La Provence - 4/01/2008
Ce n’est pas le rush mais dès le 2 janvier au matin, des Provençaux ont commencé à retirer des dossiers en Préfecture
Virginie ne se fait "pas beaucoup d’illusion" sur la loi, en vigueur depuis le 1er janvier dernier, qui rend le droit au logement opposable. Mais dès hier matin, elle a quand même retiré un dossier " à tout hasard" à la préfecture des Bouches-du-Rhône : "Ma famille, recomposée, comprend quatre minots de 4, 6 et 5 ans, explique cette femme de 34 ans qui attend un nouvel enfant, je ne peux donc plus travailler et je n’ai que le RMI -1100 euros mensuels. Le salaire de mon mari fluctue puisqu’il fait de l’intérim. Nous avons fait une demande de HLM en 2005, mais nous avons été obligés de nous loger dans le privé : 800 euros mensuels pour un T3".

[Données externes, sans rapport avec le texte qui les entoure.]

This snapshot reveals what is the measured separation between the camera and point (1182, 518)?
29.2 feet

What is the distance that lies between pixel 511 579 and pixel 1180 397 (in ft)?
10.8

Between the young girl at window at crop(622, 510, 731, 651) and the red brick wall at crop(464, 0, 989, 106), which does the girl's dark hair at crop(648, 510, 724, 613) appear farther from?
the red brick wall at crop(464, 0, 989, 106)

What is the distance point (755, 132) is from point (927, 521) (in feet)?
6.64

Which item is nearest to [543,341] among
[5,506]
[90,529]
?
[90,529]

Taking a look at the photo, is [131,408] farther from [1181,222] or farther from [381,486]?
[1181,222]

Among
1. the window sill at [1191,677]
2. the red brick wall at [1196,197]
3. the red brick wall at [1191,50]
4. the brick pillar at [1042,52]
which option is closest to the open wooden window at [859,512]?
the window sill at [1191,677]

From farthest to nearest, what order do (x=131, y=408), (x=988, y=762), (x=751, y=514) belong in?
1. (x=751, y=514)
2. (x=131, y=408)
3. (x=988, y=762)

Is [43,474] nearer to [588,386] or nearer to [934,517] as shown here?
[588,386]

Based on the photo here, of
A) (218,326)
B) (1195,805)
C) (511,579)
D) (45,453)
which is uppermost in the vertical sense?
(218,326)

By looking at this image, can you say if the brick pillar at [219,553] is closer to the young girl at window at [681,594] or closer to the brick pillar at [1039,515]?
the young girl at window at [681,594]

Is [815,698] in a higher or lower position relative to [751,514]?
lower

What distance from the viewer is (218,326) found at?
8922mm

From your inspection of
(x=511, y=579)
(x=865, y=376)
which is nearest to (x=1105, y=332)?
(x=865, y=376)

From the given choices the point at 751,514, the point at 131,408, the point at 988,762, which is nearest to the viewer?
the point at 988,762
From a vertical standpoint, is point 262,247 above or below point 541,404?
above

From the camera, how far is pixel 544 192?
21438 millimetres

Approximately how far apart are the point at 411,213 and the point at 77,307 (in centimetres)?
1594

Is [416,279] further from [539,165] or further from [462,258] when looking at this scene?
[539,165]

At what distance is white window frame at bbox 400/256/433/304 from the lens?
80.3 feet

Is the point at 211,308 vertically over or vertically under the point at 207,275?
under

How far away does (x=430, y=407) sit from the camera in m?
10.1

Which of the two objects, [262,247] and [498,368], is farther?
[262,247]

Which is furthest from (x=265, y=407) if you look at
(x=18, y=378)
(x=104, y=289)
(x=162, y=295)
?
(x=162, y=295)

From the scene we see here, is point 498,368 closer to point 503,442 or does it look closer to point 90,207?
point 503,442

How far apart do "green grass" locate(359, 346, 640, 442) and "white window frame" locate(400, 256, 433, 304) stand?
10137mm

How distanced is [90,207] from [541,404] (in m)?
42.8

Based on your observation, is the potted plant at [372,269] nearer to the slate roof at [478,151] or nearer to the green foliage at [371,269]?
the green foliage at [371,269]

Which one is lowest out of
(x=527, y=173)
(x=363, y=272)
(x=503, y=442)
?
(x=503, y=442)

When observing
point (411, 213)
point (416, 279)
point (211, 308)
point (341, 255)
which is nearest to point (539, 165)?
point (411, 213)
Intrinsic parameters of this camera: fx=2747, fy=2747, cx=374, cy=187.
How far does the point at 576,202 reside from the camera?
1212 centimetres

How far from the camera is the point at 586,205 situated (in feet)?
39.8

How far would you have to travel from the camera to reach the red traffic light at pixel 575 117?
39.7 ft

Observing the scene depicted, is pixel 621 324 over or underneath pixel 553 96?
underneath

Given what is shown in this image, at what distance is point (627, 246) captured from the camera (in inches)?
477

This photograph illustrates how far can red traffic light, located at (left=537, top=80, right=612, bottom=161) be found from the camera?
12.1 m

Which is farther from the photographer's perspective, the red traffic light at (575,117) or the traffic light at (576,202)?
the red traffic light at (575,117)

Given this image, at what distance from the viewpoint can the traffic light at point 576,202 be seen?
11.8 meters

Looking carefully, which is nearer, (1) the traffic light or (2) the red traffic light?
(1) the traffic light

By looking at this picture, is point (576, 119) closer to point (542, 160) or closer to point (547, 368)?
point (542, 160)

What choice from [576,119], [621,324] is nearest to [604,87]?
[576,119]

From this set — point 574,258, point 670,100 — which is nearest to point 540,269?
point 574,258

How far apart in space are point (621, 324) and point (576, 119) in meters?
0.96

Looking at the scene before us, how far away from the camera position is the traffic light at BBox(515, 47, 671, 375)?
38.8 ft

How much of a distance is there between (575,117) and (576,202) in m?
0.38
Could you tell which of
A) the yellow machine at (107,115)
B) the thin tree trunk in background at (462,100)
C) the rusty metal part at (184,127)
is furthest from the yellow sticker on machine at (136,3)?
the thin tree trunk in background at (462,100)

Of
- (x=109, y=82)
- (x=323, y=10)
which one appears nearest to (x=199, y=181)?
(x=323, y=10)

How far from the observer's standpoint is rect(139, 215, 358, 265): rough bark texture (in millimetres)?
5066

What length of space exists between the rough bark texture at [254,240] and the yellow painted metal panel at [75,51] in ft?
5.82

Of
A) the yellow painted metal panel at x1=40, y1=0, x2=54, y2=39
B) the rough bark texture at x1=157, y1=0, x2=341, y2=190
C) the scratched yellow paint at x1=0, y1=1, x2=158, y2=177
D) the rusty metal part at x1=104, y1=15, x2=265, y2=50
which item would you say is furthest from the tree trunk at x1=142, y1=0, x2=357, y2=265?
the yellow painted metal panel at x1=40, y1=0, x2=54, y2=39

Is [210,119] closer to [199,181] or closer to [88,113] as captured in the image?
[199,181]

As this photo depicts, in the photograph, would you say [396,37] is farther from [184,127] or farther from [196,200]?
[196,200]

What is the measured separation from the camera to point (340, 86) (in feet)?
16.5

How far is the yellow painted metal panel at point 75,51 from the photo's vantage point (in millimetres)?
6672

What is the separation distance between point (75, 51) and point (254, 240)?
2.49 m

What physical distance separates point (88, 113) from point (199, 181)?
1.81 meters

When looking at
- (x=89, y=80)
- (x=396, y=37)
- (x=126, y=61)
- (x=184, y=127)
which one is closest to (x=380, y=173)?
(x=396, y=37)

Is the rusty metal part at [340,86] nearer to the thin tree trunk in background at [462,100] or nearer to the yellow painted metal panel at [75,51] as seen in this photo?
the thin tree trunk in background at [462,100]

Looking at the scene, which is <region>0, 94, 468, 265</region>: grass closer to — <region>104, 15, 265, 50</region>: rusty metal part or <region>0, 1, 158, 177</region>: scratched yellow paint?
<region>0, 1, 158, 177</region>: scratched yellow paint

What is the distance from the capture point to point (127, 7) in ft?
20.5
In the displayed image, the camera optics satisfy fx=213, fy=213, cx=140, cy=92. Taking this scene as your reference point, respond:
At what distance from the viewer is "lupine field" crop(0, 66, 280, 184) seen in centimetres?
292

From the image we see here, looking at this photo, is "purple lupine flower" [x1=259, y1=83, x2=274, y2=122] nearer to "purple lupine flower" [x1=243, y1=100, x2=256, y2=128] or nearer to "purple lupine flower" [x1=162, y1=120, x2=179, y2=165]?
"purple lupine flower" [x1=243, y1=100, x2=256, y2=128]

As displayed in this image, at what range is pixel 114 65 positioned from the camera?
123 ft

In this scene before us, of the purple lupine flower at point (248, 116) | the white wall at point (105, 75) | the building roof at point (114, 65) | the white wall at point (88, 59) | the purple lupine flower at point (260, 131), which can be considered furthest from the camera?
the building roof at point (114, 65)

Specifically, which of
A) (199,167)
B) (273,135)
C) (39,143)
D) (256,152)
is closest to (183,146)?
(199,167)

C’est un des paradoxes de notre société : faute de logements sociaux en nombre suffisants, les plus démunis d’entre nous sont contraints de se loger dans le secteur libre, et ils deviennent prisonniers de loyers qui excèdent leurs moyens. En Provence, les gens dans une situation analogue à celle de Virginie sont nombreux. Une étude de la Direction régionale de l’équipement et de l’Agence nationale de l’habitat estime à 109 700 le nombre de ménages "mal logés" dans le seul département des Bouches-du-Rhône.
Rien que pour Marseille, 22000 demandes de HLM émanant de Marseillais où d’habitants d’autres villes déficitaires en logement sociaux sont en souffrance. Toujours selon la DDE, il faudrait construire 10000 logements par an dans ce département, alors qu’en 2007 seront livrés seulement les 5924 HLM financés en 2006, essentiellement à Marseille.
Le mouvement d’intérêt constaté dans les préfectures de Provence n’a rien à voir avec celui de la région parisienne où des opérations médiatiques ont été orchestrées grâce aux associations de mal-logés. Mais, avec une vingtaine de personnes venues spontanément un 2 janvier à la préfecture de Marseille avant la fin de la trêve des confiseurs, et une trentaine le lendemain, un petit mouvement commence.
Idem à Avignon, où "5 ou 6 personnes sont venues le 2 janvier et 8 ou 9 le 3", selon la préfecture de Vaucluse. "Un ou deux retraits" seulement à Digne : "La crise du logement touche plutôt la zone urbaine du département", explique Mohamed Saadalah, chef de cabinet du préfet. Reste que le gouvernement a créé un espoir mesuré. Il lui reste à ne pas décevoir les plus démunis qui ne peuvent plus se payer de mots.